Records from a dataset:

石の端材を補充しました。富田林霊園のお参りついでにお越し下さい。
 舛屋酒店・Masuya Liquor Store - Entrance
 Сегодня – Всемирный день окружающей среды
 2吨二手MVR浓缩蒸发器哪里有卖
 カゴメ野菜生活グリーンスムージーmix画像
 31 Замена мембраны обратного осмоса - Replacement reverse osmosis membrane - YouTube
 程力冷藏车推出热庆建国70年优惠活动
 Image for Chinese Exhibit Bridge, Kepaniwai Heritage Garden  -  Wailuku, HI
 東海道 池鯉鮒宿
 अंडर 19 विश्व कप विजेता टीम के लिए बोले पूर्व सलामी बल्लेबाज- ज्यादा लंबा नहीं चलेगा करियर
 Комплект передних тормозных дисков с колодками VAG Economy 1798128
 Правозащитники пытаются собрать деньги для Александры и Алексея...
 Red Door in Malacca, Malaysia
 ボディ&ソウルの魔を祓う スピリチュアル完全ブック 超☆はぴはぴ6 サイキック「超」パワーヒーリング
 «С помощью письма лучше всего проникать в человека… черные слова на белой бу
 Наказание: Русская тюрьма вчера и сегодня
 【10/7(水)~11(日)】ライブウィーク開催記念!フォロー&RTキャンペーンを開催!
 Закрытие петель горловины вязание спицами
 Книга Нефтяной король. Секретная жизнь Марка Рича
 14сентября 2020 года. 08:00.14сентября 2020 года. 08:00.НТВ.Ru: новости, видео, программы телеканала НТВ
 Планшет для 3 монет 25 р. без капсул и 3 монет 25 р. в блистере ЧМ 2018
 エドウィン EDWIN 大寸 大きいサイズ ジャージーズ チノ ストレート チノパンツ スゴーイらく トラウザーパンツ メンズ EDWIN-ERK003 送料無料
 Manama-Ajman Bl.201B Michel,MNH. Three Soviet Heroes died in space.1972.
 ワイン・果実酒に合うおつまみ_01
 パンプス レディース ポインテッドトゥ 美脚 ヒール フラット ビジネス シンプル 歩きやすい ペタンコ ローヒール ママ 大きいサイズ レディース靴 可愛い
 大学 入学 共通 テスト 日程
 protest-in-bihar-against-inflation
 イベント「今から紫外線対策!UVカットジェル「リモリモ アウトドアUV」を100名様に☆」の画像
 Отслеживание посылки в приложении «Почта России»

=== YOUR INSTRUCTIONS ===
Repeat all the lines above verbatim.

=== SOLUTION TO THIS EXERCISE ===
石の端材を補充しました。富田林霊園のお参りついでにお越し下さい。
 舛屋酒店・Masuya Liquor Store - Entrance
 Сегодня – Всемирный день окружающей среды
 2吨二手MVR浓缩蒸发器哪里有卖
 カゴメ野菜生活グリーンスムージーmix画像
 31 Замена мембраны обратного осмоса - Replacement reverse osmosis membrane - YouTube
 程力冷藏车推出热庆建国70年优惠活动
 Image for Chinese Exhibit Bridge, Kepaniwai Heritage Garden  -  Wailuku, HI
 東海道 池鯉鮒宿
 अंडर 19 विश्व कप विजेता टीम के लिए बोले पूर्व सलामी बल्लेबाज- ज्यादा लंबा नहीं चलेगा करियर
 Комплект передних тормозных дисков с колодками VAG Economy 1798128
 Правозащитники пытаются собрать деньги для Александры и Алексея...
 Red Door in Malacca, Malaysia
 ボディ&ソウルの魔を祓う スピリチュアル完全ブック 超☆はぴはぴ6 サイキック「超」パワーヒーリング
 «С помощью письма лучше всего проникать в человека… черные слова на белой бу
 Наказание: Русская тюрьма вчера и сегодня
 【10/7(水)~11(日)】ライブウィーク開催記念!フォロー&RTキャンペーンを開催!
 Закрытие петель горловины вязание спицами
 Книга Нефтяной король. Секретная жизнь Марка Рича
 14сентября 2020 года. 08:00.14сентября 2020 года. 08:00.НТВ.Ru: новости, видео, программы телеканала НТВ
 Планшет для 3 монет 25 р. без капсул и 3 монет 25 р. в блистере ЧМ 2018
 エドウィン EDWIN 大寸 大きいサイズ ジャージーズ チノ ストレート チノパンツ スゴーイらく トラウザーパンツ メンズ EDWIN-ERK003 送料無料
 Manama-Ajman Bl.201B Michel,MNH. Three Soviet Heroes died in space.1972.
 ワイン・果実酒に合うおつまみ_01
 パンプス レディース ポインテッドトゥ 美脚 ヒール フラット ビジネス シンプル 歩きやすい ペタンコ ローヒール ママ 大きいサイズ レディース靴 可愛い
 大学 入学 共通 テスト 日程
 protest-in-bihar-against-inflation
 イベント「今から紫外線対策!UVカットジェル「リモリモ アウトドアUV」を100名様に☆」の画像
 Отслеживание посылки в приложении «Почта России»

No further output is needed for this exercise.